PREGUNTAS DE COMPRENSIÓN:
A. En el pasaje sobre Georges L., ¿con qué imagen se define a sí mismo el personaje?
B. Indique si cada afirmación concuerda con el pasaje sobre Georges L. y cite las palabras que lo deciden: (i) Sus allegados conocían sus aficiones literarias. (ii) El narrador sintió la tentación de tirar el manuscrito. (iii) Georges L. consideraba la abnegación un signo de nobleza.
C. Prolongue el pasaje sobre Georges L. a partir de su última oración.

FRAGMENTO REPRODUCIDO:
★ ★ ★

El narrador de este libro, que no podemos confundir con Octave Mirbeau, recibe de manos de la mujer de un amigo unas memorias escritas por éste. Georges L., "una de esas buenas personas de las que no hay nada que decir si no es que son buenas personas", acaba de morir y nadie sospechaba que escribía un libro y que tuviera aficiones literarias. El narrador supera su tentación de arrojar el manuscrito a la basura, empieza a leer y sorprendido encuentra que el libro es sencillamente admirable y su lectura estremecedora y angustiosa.
Georges L. el amargado es un hombre interior, que vive tan sólo en sí mismo ("Mi vida no estaba ni en casa, ni en mi mujer, ni en el dinero; mi vida estaba en otra parte: ¡estaba en mí!"). Vive para el pensamiento, del que ha excluido la mayor parte de los acontecimientos externos y a las personas que los protagonizan. Se abstrae completamente del exterior para poder llenar su interior con belleza intelectual y moral, que extrae de su pensamiento, su imaginación y sus sentimientos. Se define a sí mismo como un templo en un desierto. La vida bulle en él, pero de forma oculta; nunca se muestra ni en su rostro ni en sus palabras, para el resto de la humanidad es un muerto viviente.
La gente que rodea a Georges L., incluida su odiada esposa, sólo son oscuros transeuntes, "furtivos reflejos de humanidad", incapacitados por sus mezquinas y groseras vidas para el amor, los sueños y la elevación ética. Son integrantes todos de una sociedad ("esa ficción abominable y terrorífica") que impulsa al crimen a través de la miseria para luego reprimirlo, tejiendo así una red de dominación y explotación que convierte a los hombres en "máquinas obedientes".
Georges L. el amargado fue un hombre nacido viejo. Sus continuos sueños de inconclusión y de aborto eran un reflejo de sus escasísimos logros externos, de su incapacidad para "conseguir nada, ni abrazar nada, ni alcanzar nada, ni tocar nada". Para él la abnegación era un síntoma de nobleza, mientras que la lucha tenaz por conseguir algo era simple codicia.

★ ★ ★

EXTRACTOS DE REGISTROS:
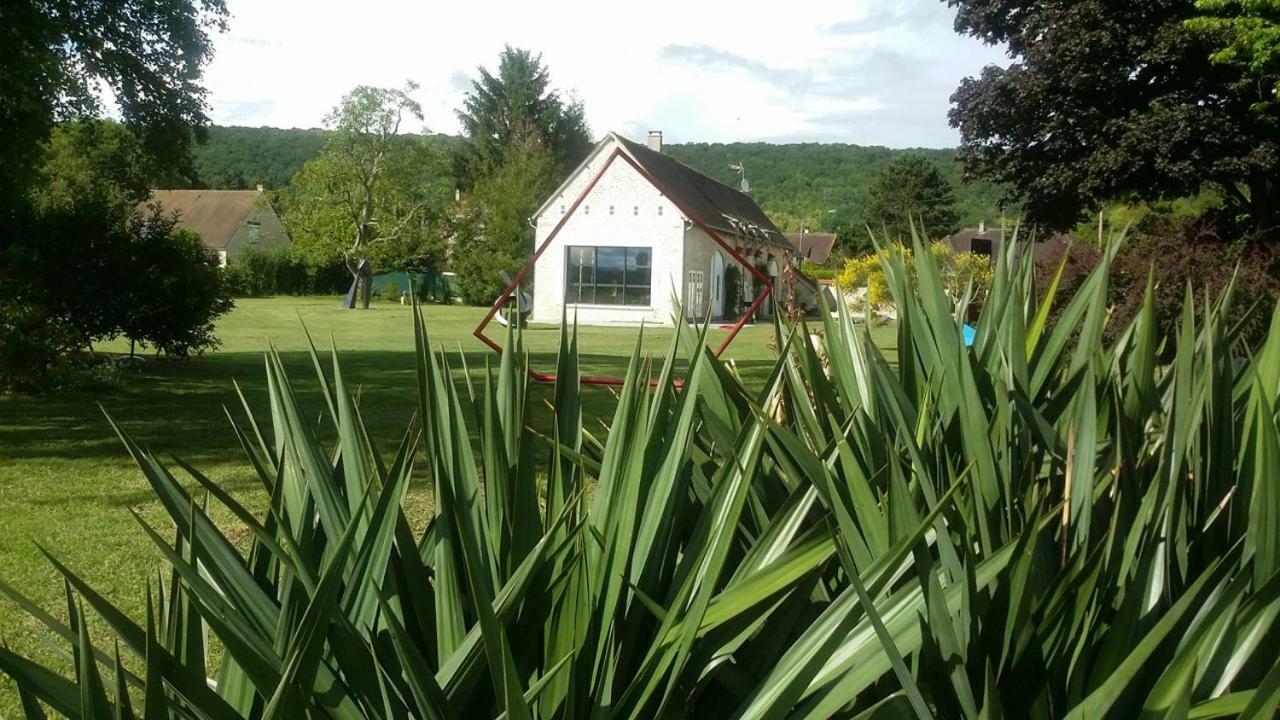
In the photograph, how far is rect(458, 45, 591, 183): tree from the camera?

★ ★ ★

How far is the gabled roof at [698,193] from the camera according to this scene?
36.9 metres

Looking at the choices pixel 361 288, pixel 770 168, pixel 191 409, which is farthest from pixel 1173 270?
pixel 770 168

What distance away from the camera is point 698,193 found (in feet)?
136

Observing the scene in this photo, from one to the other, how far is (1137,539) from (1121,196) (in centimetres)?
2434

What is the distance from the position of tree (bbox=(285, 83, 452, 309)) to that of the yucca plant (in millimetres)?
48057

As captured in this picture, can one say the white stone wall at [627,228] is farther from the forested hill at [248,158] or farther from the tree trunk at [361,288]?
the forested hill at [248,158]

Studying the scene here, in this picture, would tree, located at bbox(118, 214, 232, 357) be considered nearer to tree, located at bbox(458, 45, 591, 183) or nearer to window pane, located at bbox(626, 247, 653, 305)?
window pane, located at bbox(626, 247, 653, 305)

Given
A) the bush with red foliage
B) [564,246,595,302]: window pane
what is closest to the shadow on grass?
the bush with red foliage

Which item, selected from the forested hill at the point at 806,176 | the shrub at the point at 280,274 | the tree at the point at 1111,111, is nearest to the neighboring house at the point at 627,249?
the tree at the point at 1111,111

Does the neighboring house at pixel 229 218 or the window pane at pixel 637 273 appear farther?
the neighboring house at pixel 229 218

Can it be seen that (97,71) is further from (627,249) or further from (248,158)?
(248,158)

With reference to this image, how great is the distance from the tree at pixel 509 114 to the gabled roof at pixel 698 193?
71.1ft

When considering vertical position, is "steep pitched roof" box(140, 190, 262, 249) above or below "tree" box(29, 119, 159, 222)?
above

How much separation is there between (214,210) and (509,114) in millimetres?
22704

★ ★ ★

RESPUESTAS POR TAREA:
A. Se define como un templo en un desierto.

B.
(i) No: "nadie sospechaba que escribía un libro y que tuviera aficiones literarias".
(ii) Sí: "El narrador supera su tentación de arrojar el manuscrito a la basura".
(iii) Sí: "Para él la abnegación era un síntoma de nobleza".

C.
Georges L. el amargado desconfía de lo que él llama filósofos del optimismo mortífero y se refugia en la lectura constante de su libro de cabecera, los "Pensamientos" de Pascal. Privado de todo afecto, desconfía también del amor -al que define como "una cosa muy monótona, muy aburrida y a veces también un poco sucia..."- y de las buenas personas de la sociedad bienpensante -"¡Ah, el siniestro horror de la buena gente!". Matrimonio, muertes, trabajo, sólo son incidentes sin importancia, episodios pintorescos; la verdadera aventura está dentro de uno.
Georges L. el amargado, eterno prisionero de sí mismo, descubre a los cincuenta y ocho años que recuerda con una "alegría amarga y poderosa" el único acontecimiento real de su vida, el único episodio vital en el que se sintió realmente vivo y conectado al flujo sucio pero auténtico de la existencia: el paso fugaz por una comisaría y un juzgado como sospechoso de asesinato. Vemos cómo al final de su vida hay un cierto arrepentimiento y un suave propósito de enmienda, provocado por la sensación de haber desatendido la llamada sensual y primaria de la existencia. Habiendo sublimado sus impulsos hacia los sueños interiores, quizá descubrió ya un poco tarde que no había vivido.